Reconciliation is a process of comparing two related sets of records or two accounts at the end of an accounting period. This is a critical accounting process for identifying accounting disparities, fraud, and other serious bookkeeping issues.
Regular reconciliations rectify issues like data redundancies, omissions, and errors in the amount other than pinpointing unauthorized transfers and withdrawals. Any discrepancies in reconciliation should be reported, and corresponding adjustments are added to balance both accounts.
The process of Reconciliation differs depending on the account type, business industries, and the volume of data that needs to reconcile. Different types of reconciliation are available in the industry, such as bank reconciliation, credit card reconciliation, positions reconciliation, balance sheet reconciliation, suspense account reconciliation, etc.
Businesses use various methods of reconciliation depending upon the volume of data to be reconciled, complexity, and frequency. Tools like spreadsheets are the most common way of handling the reconciliation along with accounting software and Robotic Process Automation.
Across the industries, time–consuming and complex reconciliation process are now handled with the help of modern technologies such as AI and machine learning.
Over time, here is how the modern reconciliation process has evolved from spreadsheet to the use of cutting-edge solutions
Spreadsheet, a past way of doing Reconciliation
Spreadsheets are the most widely used tool for Reconciliation.

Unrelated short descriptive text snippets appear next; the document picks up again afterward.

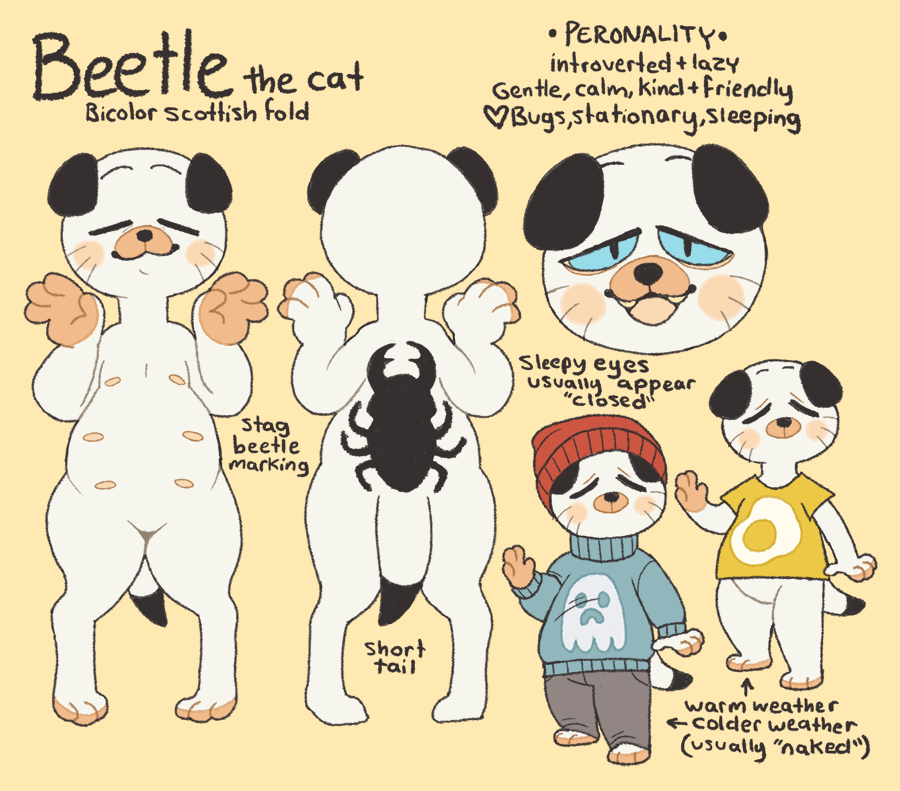Beetle Reference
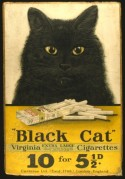 Black Cat Cigarette Showcard
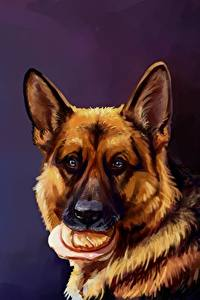 Fotos Hunde Gezeichnet Deutscher Schäferhund Butterbrot Shepherd Kopf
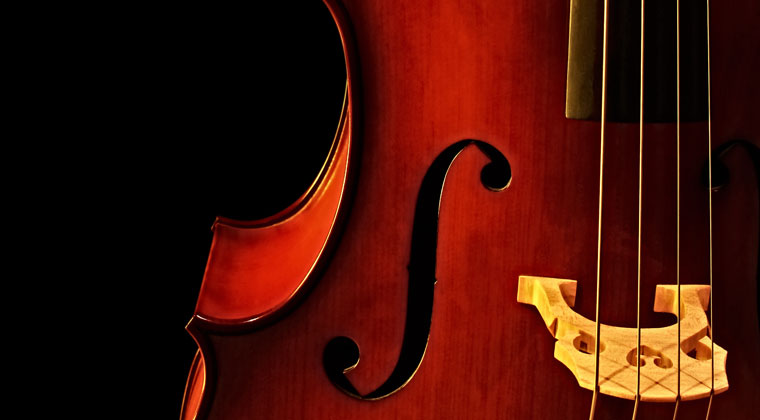 Close up of cello strings and what to look for when choosing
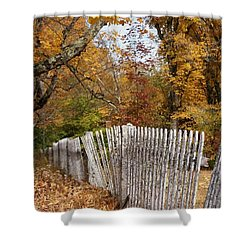 Leaves Along The Fence Shower Curtain by Lois Lepisto
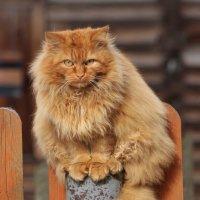 Рыжий кот. :: Галина .
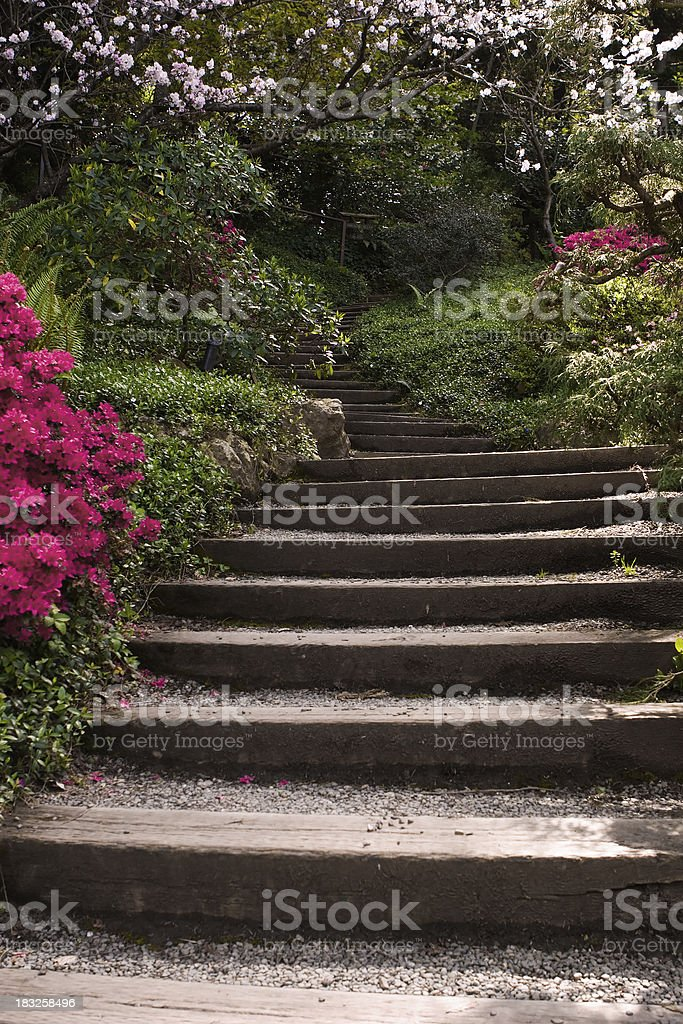 Path to heaven royalty-free stock photo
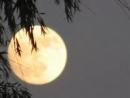 Bình giảng bài thơ Ánh trăng của Nguyễn Duy (bài 2)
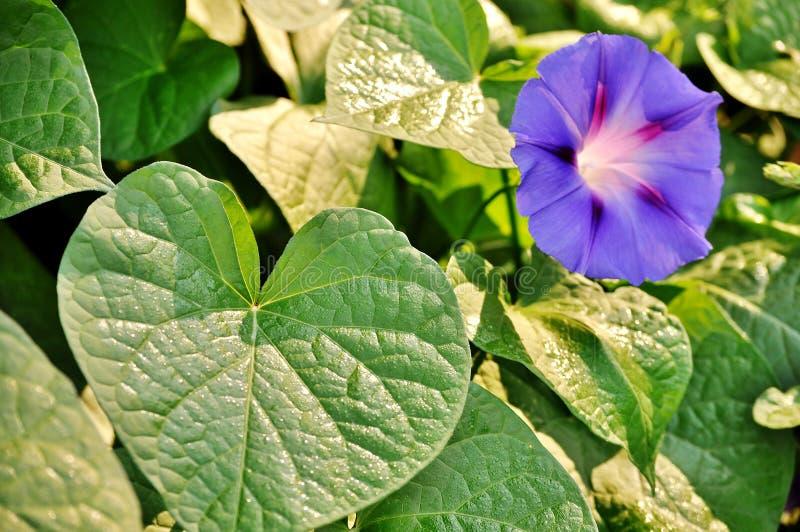 Листья зеленого цвета и слава утра, цветок purpurea ipomea открытый стоковое изображение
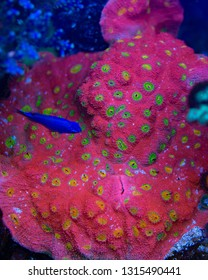 Pink and Yellow Chalice Coral
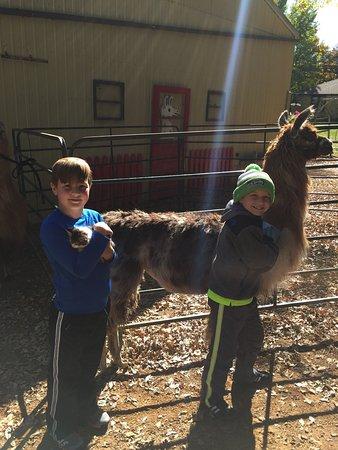 Waconia, Minnesota: Carlson's Lovable Llamas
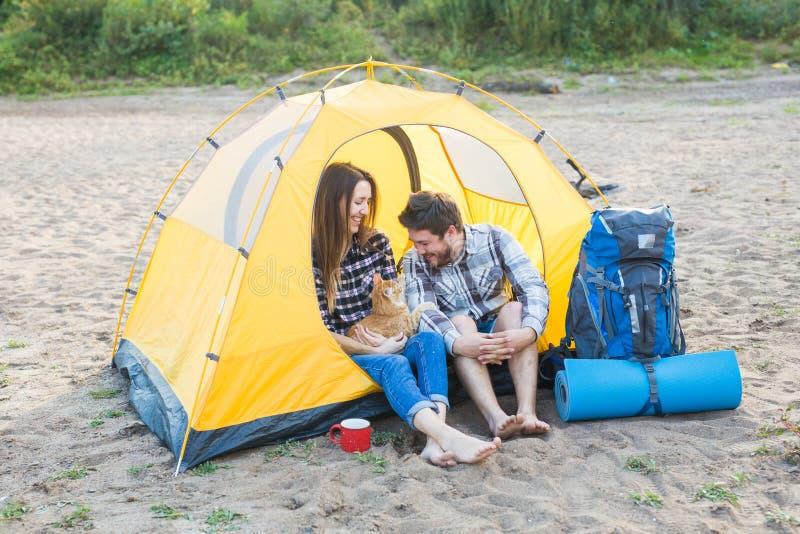 宠物、夏天旅游业和自然概念-坐与猫的年轻夫妇在帐篷附近 免版税库存图片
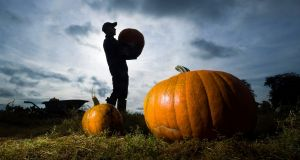 Pumpkin up the volume: Tom Hoggard harvests Halloween pumpkins at a farm in Yorkshire. Photograph: Danny Lawson/PA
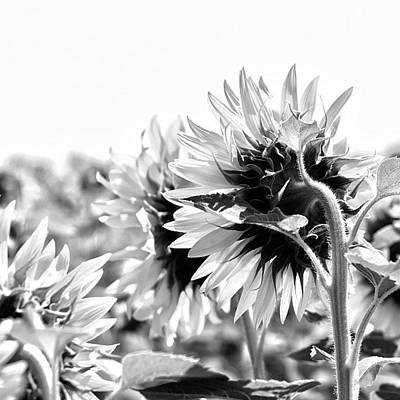 Sunflowers Wall Art - Photograph - #sunflowers #blackandwhite #bnw by Georgia Fowler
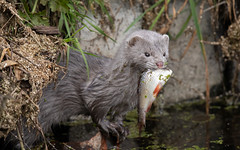 Mink with a fish (Tealham Moor) (Steve Balcombe) Tags: mammal mustelid american mink neovison vison fish roach rudd tealham moor somerset levels uk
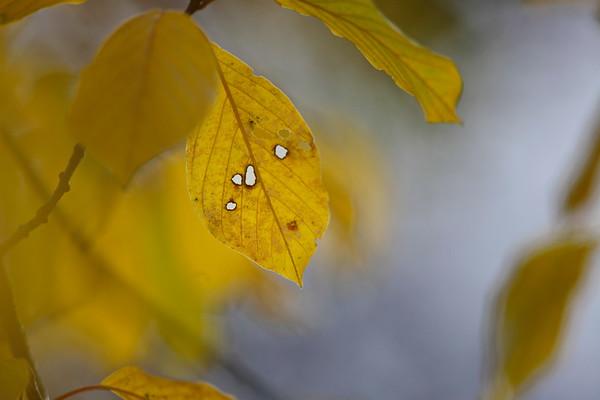 Höstlöv -  Autumn leaves
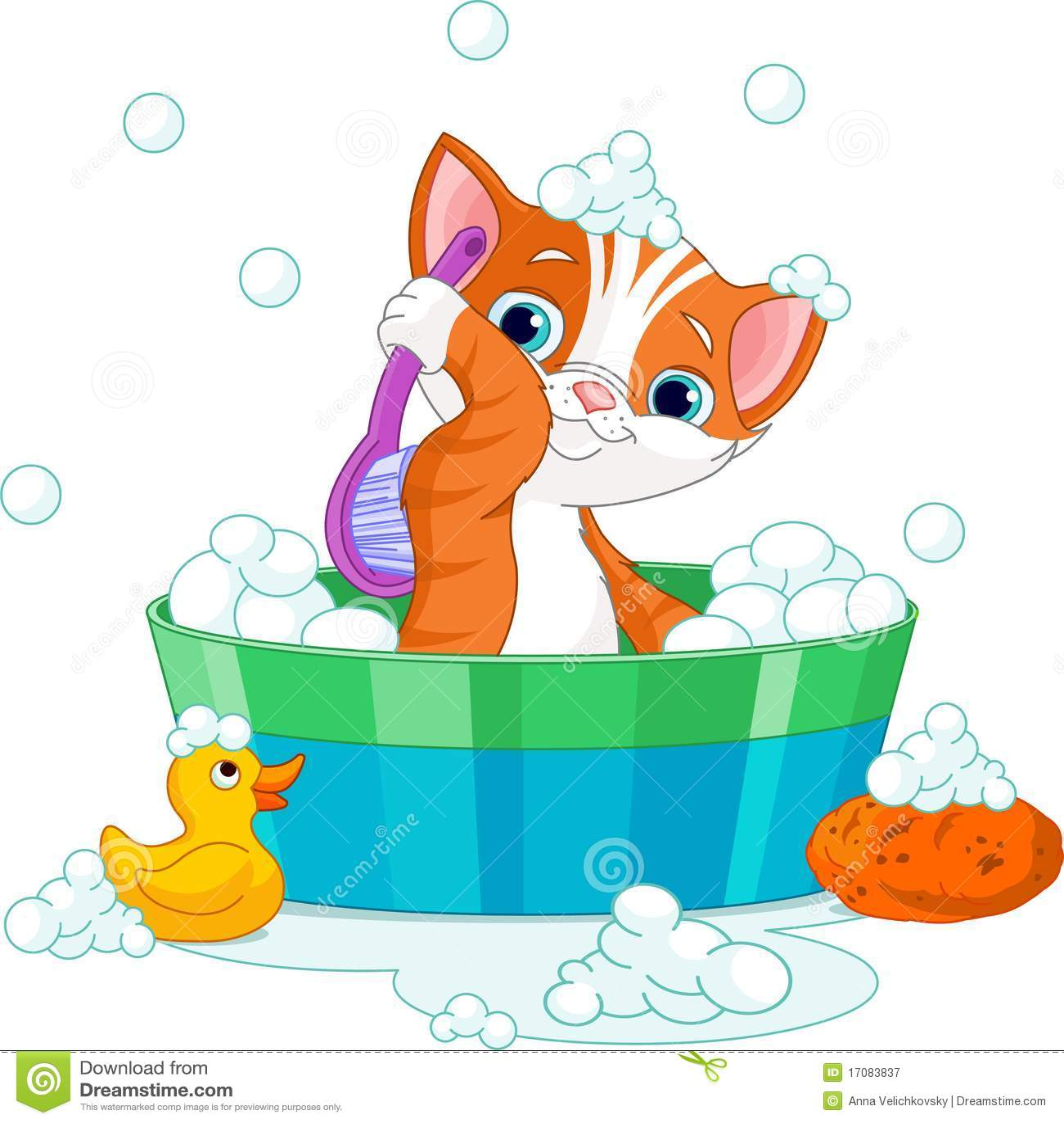Chat ayant un bain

While these may work well for small organizations where the data volume is low, they may be unreliable in case of ever-increasing breadth and depth of data reconciliations.
Spreadsheets work well for data analysis, and recurring calculations, although it has some major disadvantages while working for an end to end reconciliation process.
- Difficult to keep the track: Document version history may not always help for auditing purposes, and key document changes may go untracked.
- Lack of Flexibility: It is difficult to handle the high volume of data in spreadsheets
- Manual Process: In this case, input data from various sources is entered manually. This is a bulky, time-consuming job and is prone to numerous errors
- Data Loss: There is a possibility of losing the data when the information is handled manually amongst the multiple users and systems
- Cannot be integrated with other systems
Partial Automation: Rules-based Solutions
There are many accounting software suites or standalone reconciliation tools available for large-scale reconciliations. Some drawbacks of spreadsheet-based reconciliation like manual process, lack of flexibility, and analytics are handled well in these Solutions.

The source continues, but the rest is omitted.